## INSTRUCTIONS TO FOLLOW:
Your task is to find every line of the data that holds the string "site" and copy it.

## EXTRACTED DATA:
++++++++++++++++++++

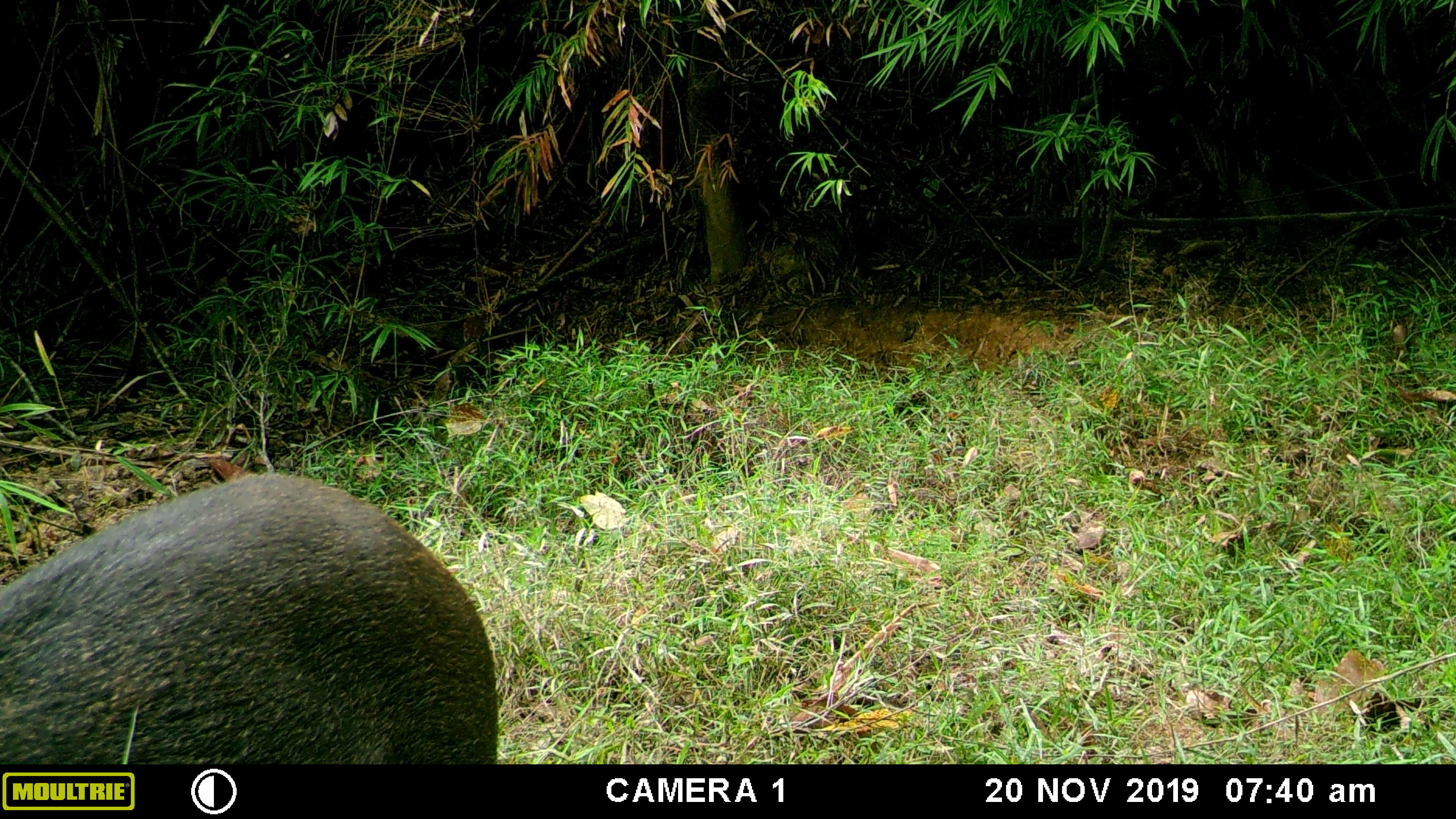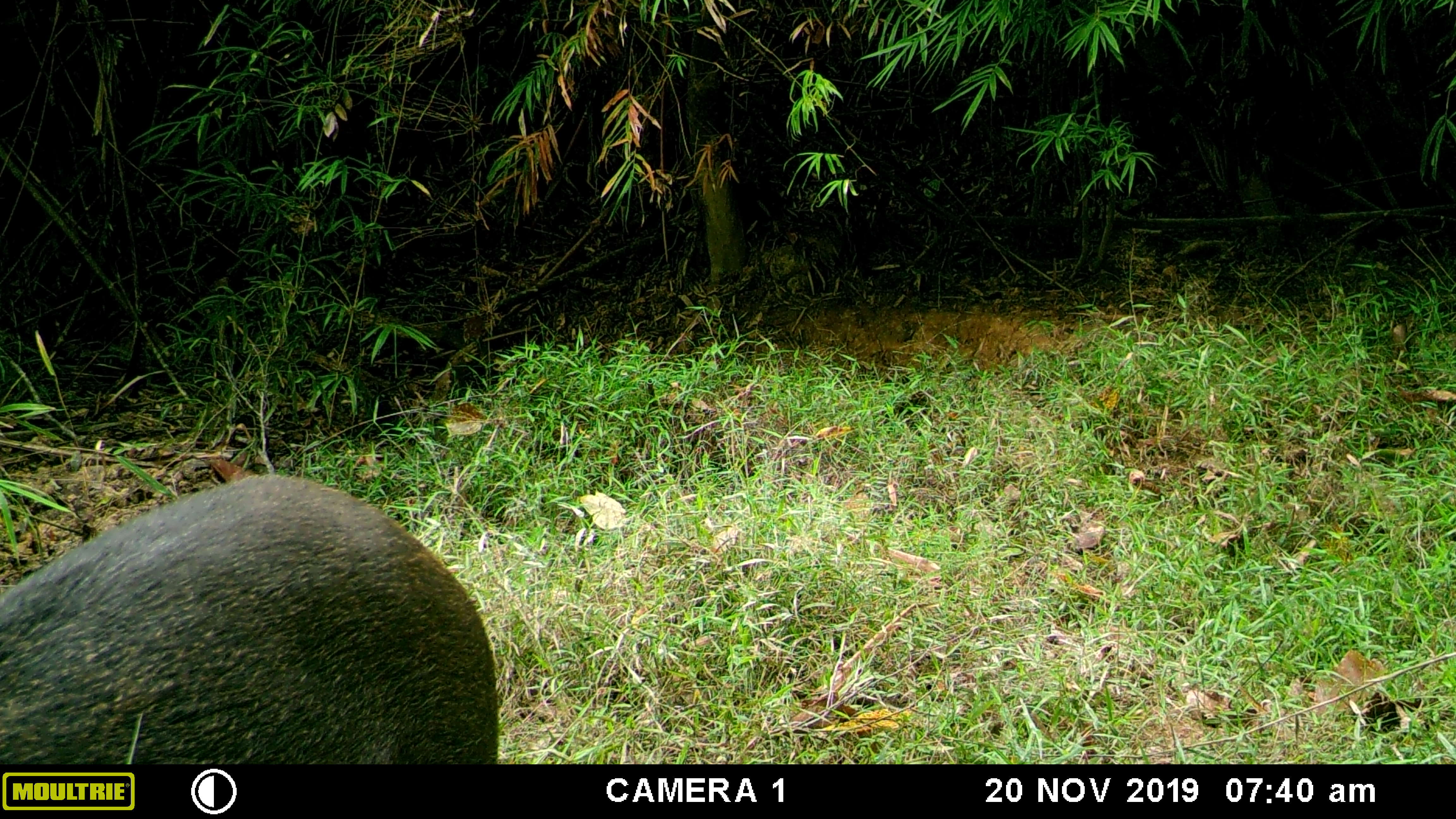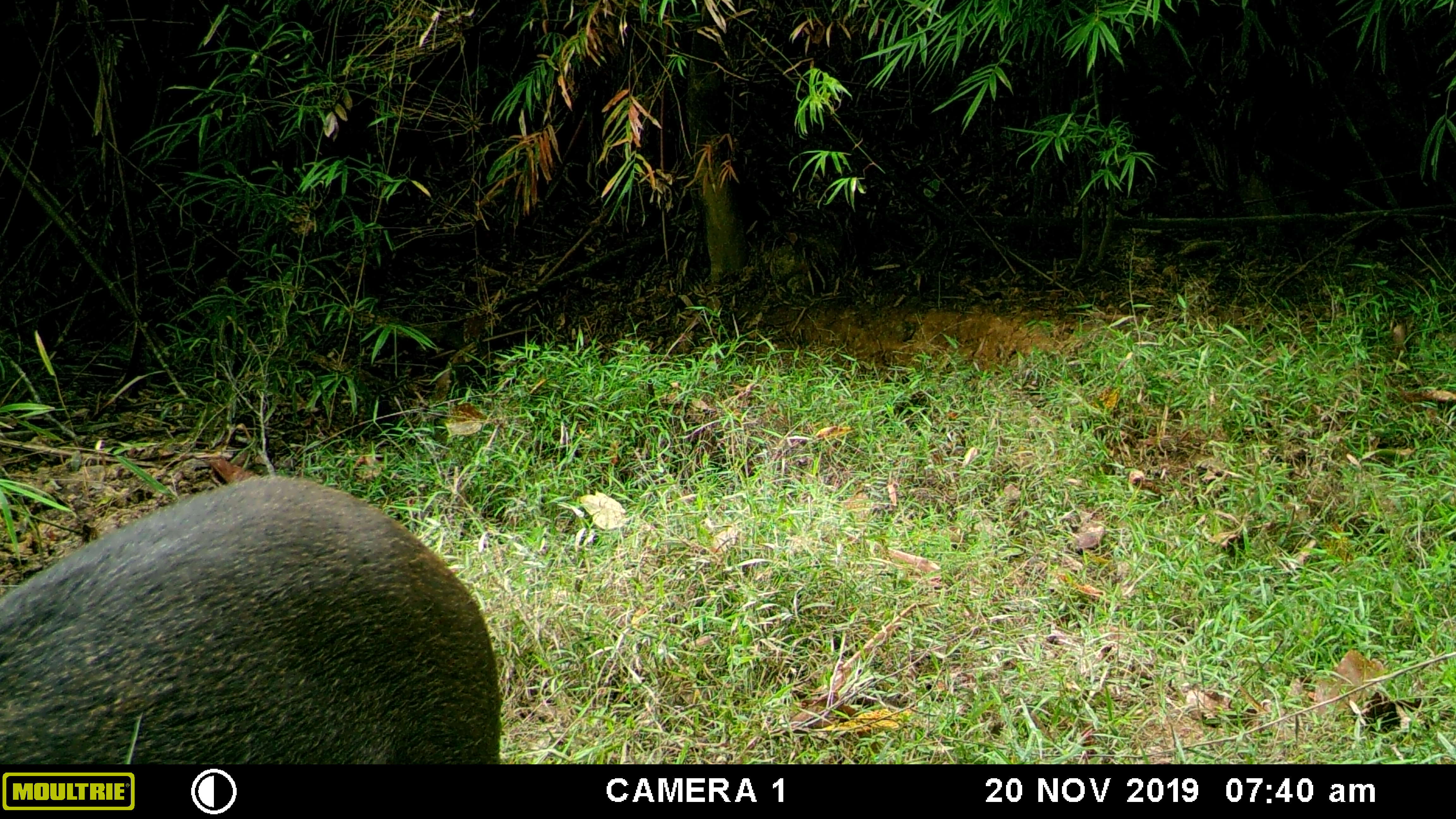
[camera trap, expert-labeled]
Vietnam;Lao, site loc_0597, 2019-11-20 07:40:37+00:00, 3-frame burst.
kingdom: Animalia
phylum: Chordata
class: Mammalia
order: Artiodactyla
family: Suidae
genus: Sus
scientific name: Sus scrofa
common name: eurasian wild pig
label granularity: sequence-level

++++++++++++++++++++

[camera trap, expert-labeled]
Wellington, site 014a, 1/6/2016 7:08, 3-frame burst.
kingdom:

++++++++++++++++++++

## COMPLETED TASK:
Vietnam;Lao, site loc_0597, 2019-11-20 07:40:37+00:00, 3-frame burst.
Wellington, site 014a, 1/6/2016 7:08, 3-frame burst.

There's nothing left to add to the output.